Page
--------

Although we don't believe in timing the market or panicking over market movements, we do like to keep an eye on big changes -- just in case they're material to our investing thesis.

What: Shares of services company Sapient (Nasdaq: SAPE) fell as much as 11% after the company announced third-quarter results.

So what: As far as I can tell, there wasn't much to be upset about in Sapient's numbers. Total revenue was up 33% from last year and GAAP net income soared 141%. Both sales and earnings per share (GAAP and non-GAAP) were above analysts' estimates. The company also forecast fourth-quarter revenue above what Wall Street had in its books and projected better margins. Watching Sapient's shares fall after all that is a bit disorienting -- sort of like watching a mouse chase a cat.

--------

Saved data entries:
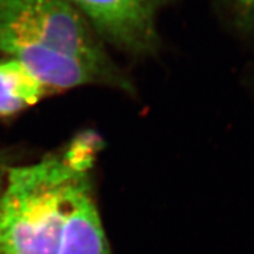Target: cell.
Here are the masks:
<instances>
[{
	"label": "cell",
	"instance_id": "obj_2",
	"mask_svg": "<svg viewBox=\"0 0 254 254\" xmlns=\"http://www.w3.org/2000/svg\"><path fill=\"white\" fill-rule=\"evenodd\" d=\"M101 148L99 136L85 132L37 163L8 167L0 192V254H57L63 190L75 173L94 167Z\"/></svg>",
	"mask_w": 254,
	"mask_h": 254
},
{
	"label": "cell",
	"instance_id": "obj_4",
	"mask_svg": "<svg viewBox=\"0 0 254 254\" xmlns=\"http://www.w3.org/2000/svg\"><path fill=\"white\" fill-rule=\"evenodd\" d=\"M92 170L79 171L63 190L57 254H112L94 200Z\"/></svg>",
	"mask_w": 254,
	"mask_h": 254
},
{
	"label": "cell",
	"instance_id": "obj_5",
	"mask_svg": "<svg viewBox=\"0 0 254 254\" xmlns=\"http://www.w3.org/2000/svg\"><path fill=\"white\" fill-rule=\"evenodd\" d=\"M53 93L17 60L0 62V117L21 112Z\"/></svg>",
	"mask_w": 254,
	"mask_h": 254
},
{
	"label": "cell",
	"instance_id": "obj_3",
	"mask_svg": "<svg viewBox=\"0 0 254 254\" xmlns=\"http://www.w3.org/2000/svg\"><path fill=\"white\" fill-rule=\"evenodd\" d=\"M84 15L100 40L134 57L160 47L157 19L172 0H67Z\"/></svg>",
	"mask_w": 254,
	"mask_h": 254
},
{
	"label": "cell",
	"instance_id": "obj_6",
	"mask_svg": "<svg viewBox=\"0 0 254 254\" xmlns=\"http://www.w3.org/2000/svg\"><path fill=\"white\" fill-rule=\"evenodd\" d=\"M238 30L254 33V0H215Z\"/></svg>",
	"mask_w": 254,
	"mask_h": 254
},
{
	"label": "cell",
	"instance_id": "obj_1",
	"mask_svg": "<svg viewBox=\"0 0 254 254\" xmlns=\"http://www.w3.org/2000/svg\"><path fill=\"white\" fill-rule=\"evenodd\" d=\"M0 52L24 65L55 93L86 85V63L127 78L67 0H0Z\"/></svg>",
	"mask_w": 254,
	"mask_h": 254
},
{
	"label": "cell",
	"instance_id": "obj_7",
	"mask_svg": "<svg viewBox=\"0 0 254 254\" xmlns=\"http://www.w3.org/2000/svg\"><path fill=\"white\" fill-rule=\"evenodd\" d=\"M8 167H9L8 165L6 164L4 160H1V159H0V192H1L2 187H4L6 176H7Z\"/></svg>",
	"mask_w": 254,
	"mask_h": 254
}]
</instances>
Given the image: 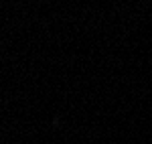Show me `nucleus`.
<instances>
[]
</instances>
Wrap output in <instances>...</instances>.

--------

List of tasks
• a. Please repeat the rows from their first line through the line containing "148L99 136L85 132L37", both ends included, replacing "masks" with "outlines" and keeping everything else the same. Leave the pictures out of your answer.
• b. Extend the article on Sapient's share drop, beginning right after its final sentence.

Answers to the problems
• a.
Target: cell.
Here are the outlines:
<instances>
[{
	"label": "cell",
	"instance_id": "obj_2",
	"mask_svg": "<svg viewBox=\"0 0 254 254\" xmlns=\"http://www.w3.org/2000/svg\"><path fill=\"white\" fill-rule=\"evenodd\" d=\"M101 148L99 136L85 132L37 163L8 167L0 192V254H57L63 190L75 173L94 167Z\"/></svg>",

• b.
Now what: Sapient, which competes with the likes of Accenture (NYSE: ACN), has seen its shares climb 45% since the beginning of the year. Investors may be concerned that shares have run too far -- even after today's drop, the stock currently fetches a price-to-earnings ratio of 24 on expected 2011 earnings per share. From a business perspective, the third quarter looked pretty good for Sapient and it sounds like the fourth quarter will be even better. From a stock perspective, though, some investors are obviously reconsidering what Sapient's shares are worth.

Interested in more info on Sapient? Add it to your watchlist by clicking here.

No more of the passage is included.